Chapter 28 We Add the Bones
We Add the Bones
We have taken the leap, Harry. Pray that it will be enough. It must be enough.
It was midnight last night when we set to work.
A very dark, moonless night. For some reason those seem to be better for Georgiana’s illness.
She was by my side, and quite strong and lively as ever.
(Actually I have never seen her otherwise than strong and lively.
She takes great care to guard her illness from view.
The Darcy pride at work again, I suppose.
Never mind Pike’s suspicions.) It was storming, as well—a good thing we are having a stormy autumn!
A rapping at the window alerted us that Pike had arrived. I opened the window to him and let him climb down from the roof, sodden from head to foot. By the time he reached the floor there was a puddle beneath him.
“You’re late,” I said to him.
“There was a line of carriages waiting to go home from the Lucases’ card party.

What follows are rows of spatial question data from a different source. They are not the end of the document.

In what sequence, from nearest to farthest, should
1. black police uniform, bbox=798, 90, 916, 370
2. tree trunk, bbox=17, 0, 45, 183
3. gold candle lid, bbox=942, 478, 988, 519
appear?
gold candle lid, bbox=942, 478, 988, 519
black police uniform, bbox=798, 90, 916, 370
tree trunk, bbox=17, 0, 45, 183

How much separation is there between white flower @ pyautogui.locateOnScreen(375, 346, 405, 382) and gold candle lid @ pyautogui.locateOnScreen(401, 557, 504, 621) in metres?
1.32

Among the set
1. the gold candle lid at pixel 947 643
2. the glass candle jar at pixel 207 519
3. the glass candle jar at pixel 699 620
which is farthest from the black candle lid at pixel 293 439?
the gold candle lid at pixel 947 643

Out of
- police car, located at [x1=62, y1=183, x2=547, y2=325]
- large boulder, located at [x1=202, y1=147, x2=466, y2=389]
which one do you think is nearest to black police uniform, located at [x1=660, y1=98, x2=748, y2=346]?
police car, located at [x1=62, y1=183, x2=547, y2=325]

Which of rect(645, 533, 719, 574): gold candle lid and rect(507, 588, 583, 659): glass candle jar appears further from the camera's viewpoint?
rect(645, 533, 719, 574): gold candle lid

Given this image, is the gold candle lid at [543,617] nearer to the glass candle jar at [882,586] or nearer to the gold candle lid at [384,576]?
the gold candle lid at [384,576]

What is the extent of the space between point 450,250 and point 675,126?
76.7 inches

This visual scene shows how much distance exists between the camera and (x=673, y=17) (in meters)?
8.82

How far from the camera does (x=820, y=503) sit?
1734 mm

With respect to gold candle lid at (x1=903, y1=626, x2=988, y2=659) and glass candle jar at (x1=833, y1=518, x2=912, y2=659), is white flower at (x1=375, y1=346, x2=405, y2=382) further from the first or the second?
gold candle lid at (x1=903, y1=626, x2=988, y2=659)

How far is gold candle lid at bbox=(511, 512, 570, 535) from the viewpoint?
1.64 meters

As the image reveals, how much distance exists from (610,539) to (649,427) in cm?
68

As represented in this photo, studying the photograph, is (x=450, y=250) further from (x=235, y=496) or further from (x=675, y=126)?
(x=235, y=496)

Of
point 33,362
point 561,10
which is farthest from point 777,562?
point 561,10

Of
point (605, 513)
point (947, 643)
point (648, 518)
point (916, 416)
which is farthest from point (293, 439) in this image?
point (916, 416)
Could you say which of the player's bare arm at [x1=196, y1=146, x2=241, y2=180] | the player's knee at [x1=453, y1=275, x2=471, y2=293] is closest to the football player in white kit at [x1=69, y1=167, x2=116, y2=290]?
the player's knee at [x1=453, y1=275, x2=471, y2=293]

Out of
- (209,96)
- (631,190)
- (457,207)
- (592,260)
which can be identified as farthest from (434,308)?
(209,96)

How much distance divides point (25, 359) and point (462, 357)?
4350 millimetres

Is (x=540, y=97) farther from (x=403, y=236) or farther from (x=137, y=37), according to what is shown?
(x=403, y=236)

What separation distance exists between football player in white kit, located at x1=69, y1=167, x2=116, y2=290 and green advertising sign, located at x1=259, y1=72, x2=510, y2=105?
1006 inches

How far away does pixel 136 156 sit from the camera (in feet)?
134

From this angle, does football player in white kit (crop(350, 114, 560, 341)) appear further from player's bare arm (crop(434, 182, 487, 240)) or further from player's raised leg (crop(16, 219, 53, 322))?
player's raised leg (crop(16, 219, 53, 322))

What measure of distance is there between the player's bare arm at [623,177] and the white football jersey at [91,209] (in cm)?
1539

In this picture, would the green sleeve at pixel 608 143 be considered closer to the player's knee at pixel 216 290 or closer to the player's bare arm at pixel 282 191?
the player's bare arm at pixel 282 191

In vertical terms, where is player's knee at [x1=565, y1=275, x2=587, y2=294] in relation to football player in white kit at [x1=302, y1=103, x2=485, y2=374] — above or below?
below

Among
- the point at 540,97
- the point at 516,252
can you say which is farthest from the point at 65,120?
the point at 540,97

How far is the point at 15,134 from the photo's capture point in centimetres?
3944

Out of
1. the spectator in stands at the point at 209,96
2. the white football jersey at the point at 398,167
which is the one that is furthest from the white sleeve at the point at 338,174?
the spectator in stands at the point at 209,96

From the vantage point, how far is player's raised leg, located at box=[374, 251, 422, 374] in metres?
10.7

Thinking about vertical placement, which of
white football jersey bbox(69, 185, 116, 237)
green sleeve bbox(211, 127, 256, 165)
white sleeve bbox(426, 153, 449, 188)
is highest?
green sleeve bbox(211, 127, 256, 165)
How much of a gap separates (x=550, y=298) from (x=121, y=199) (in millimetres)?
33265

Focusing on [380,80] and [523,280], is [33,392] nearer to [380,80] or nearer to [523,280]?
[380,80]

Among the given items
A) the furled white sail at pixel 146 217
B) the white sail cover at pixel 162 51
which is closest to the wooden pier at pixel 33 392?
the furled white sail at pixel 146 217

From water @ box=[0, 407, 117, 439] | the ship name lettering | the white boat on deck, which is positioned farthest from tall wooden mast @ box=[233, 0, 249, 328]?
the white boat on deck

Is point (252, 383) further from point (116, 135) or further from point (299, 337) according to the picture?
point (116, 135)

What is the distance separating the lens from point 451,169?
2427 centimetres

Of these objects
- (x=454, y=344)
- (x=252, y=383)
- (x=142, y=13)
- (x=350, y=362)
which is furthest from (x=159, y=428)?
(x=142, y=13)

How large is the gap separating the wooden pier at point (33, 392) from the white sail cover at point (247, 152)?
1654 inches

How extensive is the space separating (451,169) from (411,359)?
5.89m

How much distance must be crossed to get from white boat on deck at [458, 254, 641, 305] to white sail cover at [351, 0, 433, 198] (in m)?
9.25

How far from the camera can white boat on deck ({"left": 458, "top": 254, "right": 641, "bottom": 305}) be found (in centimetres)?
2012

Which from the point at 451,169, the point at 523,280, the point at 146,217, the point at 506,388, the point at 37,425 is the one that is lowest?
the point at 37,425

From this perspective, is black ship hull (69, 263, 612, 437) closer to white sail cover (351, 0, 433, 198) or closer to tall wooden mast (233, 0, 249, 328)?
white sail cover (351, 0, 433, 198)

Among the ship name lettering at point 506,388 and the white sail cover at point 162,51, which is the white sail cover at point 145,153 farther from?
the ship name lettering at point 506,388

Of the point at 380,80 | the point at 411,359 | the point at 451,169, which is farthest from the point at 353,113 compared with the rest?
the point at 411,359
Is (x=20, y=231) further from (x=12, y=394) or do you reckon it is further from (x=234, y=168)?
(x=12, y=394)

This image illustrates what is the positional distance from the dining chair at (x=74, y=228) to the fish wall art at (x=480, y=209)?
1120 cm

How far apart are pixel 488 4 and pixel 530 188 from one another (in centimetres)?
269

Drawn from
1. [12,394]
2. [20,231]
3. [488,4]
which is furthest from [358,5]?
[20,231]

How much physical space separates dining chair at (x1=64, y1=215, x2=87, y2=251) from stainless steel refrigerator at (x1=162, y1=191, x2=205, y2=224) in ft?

I had to go through the woods so as not to be seen.” He examined his feet and growled. “Quite ruined my new boots, too. Why all this rigmarole, pray?” He offered a brusque bow to Georgiana. “Miss Darcy.”
“Mr. Pike.” She nodded.
“If this ‘rigmarole,’ as you call it, succeeds,” I said, “your dependence on me will be permanently at an end.”
That got his attention. “Then let us get on with it.”
I waved a cup at him. It was a muddy blue color—the last of the blue extract, mixed with a few drops of the ruddy orange I got from Papa—that seemed to make Pike sleepy. “Medicine first.”
He took the cup and peered down into it. Then he made his way to the shelf and helped himself to several phials each of red and black. “For later,” he said.
Georgiana and I exchanged glances. “As you will,” I said at last. After all, if this went well, he would soon be free of both the need and the inclination for the stuff.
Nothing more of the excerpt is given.